Hacı Bayram-ı Veli herşeyden önce bilim ve tasavvufu birleştirmeyi başarmış bir sufidir.İslamiyeti ilmi açıdan ele alarak iyice anlamış, önce profesör olarak medresede öğrenci yetiştirmiş sonrada tasavvuf hayatına adımını atmıştır.Tasavvuf felsefesi bakımından kendinden öncekilere göre bir yenilik getirmemiştir.Ancak mutasavvıf olarak dünyayı red ve terk yerine, onu imara yönelmiş etrafındakileri de teşvik etmiştir. Hacı Bayram-ı Veli’nin bu yanı devrine göre çok ileri görüşü simgeler.

Hacı Bayram-ı Veli’nin etrafında okuma yazma bilmeyenler ve o devrin her çeşit meslek gruplarından insanlar bulunduğu gibi başta Akşemseddin olmak üzere Germiyanoğlu Şeyhi,Eşrefoğlu Rumi,Ahmed Bican,Yazıcıoğlu Muhammed gibi bilimadamları da bulunuyordu.Bu kadar farklı kültür gruplarını aynı potada eritmesi de büyük bir başarıdır.

Müridlerini el emeği ile geçinmeye yani toprağı işlemeye ve el sanatlarına yönlendirmiştir.Kısacası herkese çalışma tavsiyesinde bulunmuş kendisi de buğday, arpa, burçak yetiştirerek onlara yaşayan örnek olmuştur.Bu şekilde müridlerini toprağa bağlı yaşamaya teşvik ederek Anadolu’ya Orta Asya’dan gelen Türk göçerlerin yerleşik hayata geçmesini sağlamış Anadolu’da kalıcı Türk birliğinin sağlanmasında ve Osmanlı Devletinin medeniyet yolunda aşama kaydetmesinde önemli rol oynamıştır.

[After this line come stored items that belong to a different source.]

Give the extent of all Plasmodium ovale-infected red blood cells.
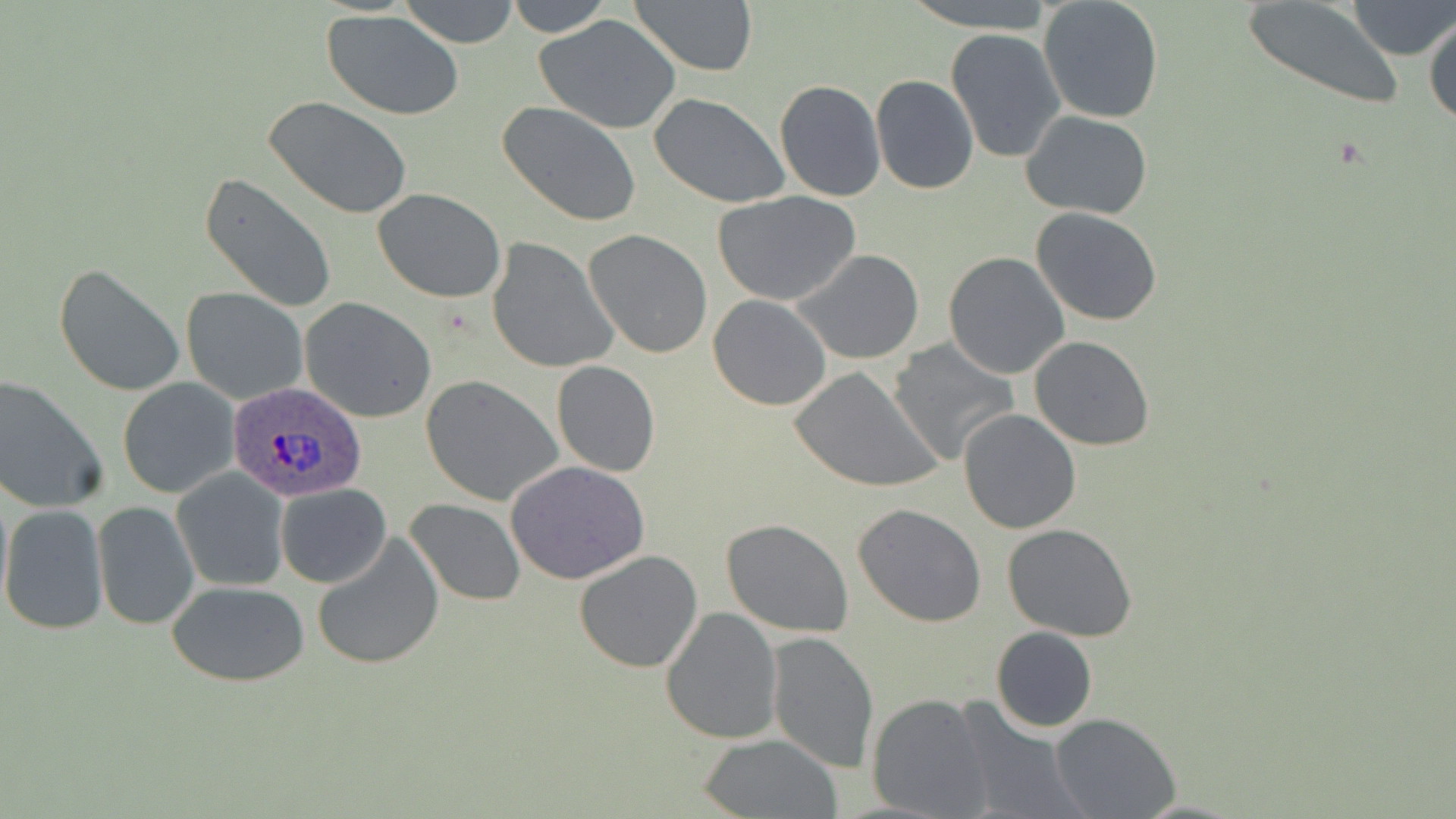

Approximate bounding boxes as (x1,y1)-(x2,y2) corner pairs in pixels.
Plasmodium ovale-infected red blood cells: (228,382)-(366,502).

{
  "slide_level_diagnosis": "Plasmodium ovale",
  "magnification": "1000x",
  "stain": "May-Grünwald-Giemsa",
  "image_size": "1456×819 pixels",
  "field_of_view": "single",
  "modality": "light microscopy",
  "uninfected_red_blood_cell_locations": "approximate bounding boxes as (x1,y1)-(x2,y2) corner pairs in pixels: (399,0)-(520,48), (505,0)-(613,36), (628,0)-(760,78), (903,0)-(1056,32), (1237,0)-(1408,112), (1349,0)-(1454,60), (1038,1)-(1165,122), (322,9)-(466,120), (1424,10)-(1455,129), (535,15)-(682,134), (948,16)-(1161,143), (945,29)-(1065,163), (871,75)-(978,194), (773,80)-(886,202), (648,93)-(791,207), (264,96)-(414,222), (498,102)-(642,227), (1020,110)-(1153,220), (200,171)-(338,315), (373,189)-(506,303), (715,192)-(861,307), (1030,207)-(1163,328), (583,229)-(713,360), (487,238)-(618,374), (793,248)-(925,364), (942,252)-(1070,378), (54,262)-(186,398), (181,287)-(307,405), (706,294)-(832,410), (301,298)-(438,424), (1028,336)-(1154,451), (888,339)-(1022,467), (550,360)-(661,476), (789,367)-(943,493), (0,374)-(107,514), (420,377)-(563,506), (118,378)-(238,499), (957,408)-(1083,534), (506,459)-(651,586), (172,468)-(290,592), (0,477)-(12,615), (276,482)-(392,588), (405,499)-(525,604), (91,501)-(200,631), (852,504)-(987,626), (0,505)-(108,636), (721,519)-(852,638), (1003,524)-(1137,643), (311,529)-(445,670), (574,550)-(703,673), (168,581)-(310,685), (661,607)-(782,743), (989,626)-(1098,732), (766,631)-(879,772), (867,692)-(995,817), (952,696)-(1090,819), (1050,712)-(1180,819), (698,732)-(842,818)",
  "preparation": "thin blood film"
}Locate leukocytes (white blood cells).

Hacı Bayram-ı Veli’nin koyduğu imece usulü yani hasadı bütün köylülerin katılımı ile ortaklaşa toplama yöntemi bugün bile hala Anadolu’da uygulanmaktadır.Anadolu’da ondan başka aynı etkiyi sağlamış bir mutasavvıf gösterilemez.

Hacı Bayram-ı Veli ‘ye göre toplum iki ana kesime ayrılır.Zenginler ve yoksullar..Bu iki grubun arasındaki köprü kurulması ve yoksulların sosyo ekonomik güvenliğinin sağlanması görevini yaşadığı dönemde Hacı Bayram-ı Veli gerçekleştirmiştir.Mübarek aylarda müridleriyle beraber Ankara’nın ticari merkezlerinde dolaşır, dükkan sahiplerinden isteyenler zekat ve sadakalarını dervişlerin taşıdığı büyük bir torba içine atarlardı.Bu paralar bir yardım sandığında toplanır kimsesiz yaşlılara, dul bayanlara, öksüzlere, evlenemeyecek kadar fakir genç kızlara ve erkeklere, kitap alamayacak kadar fakir öğrencilere kısacası tüm ihtiyaç sahiplerine dağıtılırdı.Görüldüğü gibi günümüzün Kızılay, Çocuk Esirgeme Kurumu, Bağkur gibi sosyal yardımlaşma organizasyonlarının temeli bundan beş buçuk asır önce Hacı Bayram-ı Veli tarafından atılmıştır.

Hacı Bayram-ı Veli Hz’nin güzel adetlerinden biri de tekkesinde sürekli bir kazan kaynatmasıdır ki bu adet kök olarak Orta Asya tasavvuf geleneğine Hoca Ahmet Yesevi Hazretlerine dayanır.Tekkesindeki bu kazanda sürekli gece gündüz burçak çorbası kaynar ; gelen geçen, zengin fakir, büyük küçük, kadın erkek herkes içerdi.

Hacı Bayram Camii tekkesinde hergün sabah ve yatsıdan sonra zikir meclisleri kurulur , öğle namazından önce ve sonra başta müridler olmak üzere her gruptan insana tefsir, fıkıh, hadis, kelam hatta felsefi ağırlıklı tasavvuf dersleri verilirdi.Bu şekilde toplumun eğitimi de gerçekleştiriliyordu.

Hacı Bayram-ı Veli Anadolu’da dil ve kültür birliğinin sağlanması için Türkçe eserler yazılmasında Leme’at ve Gülşen-i Raz gibi eserlerin Türkçeleştirilmesinde etkili olmuş kendisi de halkın anlayacağı dilden, Ahmet Yesevi geleneğine uygun olarak şiirler yazmıştır.Devrinde Arapça ve Farsça eser vermek revaçta iken, Hacı Bayram-ı Veli ‘nin halk ile diyalog kurabileceği Türkçeyi tercih etmesi belli bir misyona delalet eder.Bu misyon Anadolu’da dil birliğinin sağlanması ve Türk kültürürün hakim olmasıdır.

Türkçecilik akımı müridlerini de etkilemiş bu sufiler özellikle Türkçe eserler vermişlerdir.Yazıcıoğlu Muhammed, Ahmet Bican, Eşrefoğlu Rumi gibi öğrencilerinin Envaru-l Aşıkin, Muhammediye, Müzekki’n Nüfus gibi eserleri Anadoluda yıllarca kolaylıkla okunmuştur halkın elinden düşmemiştir.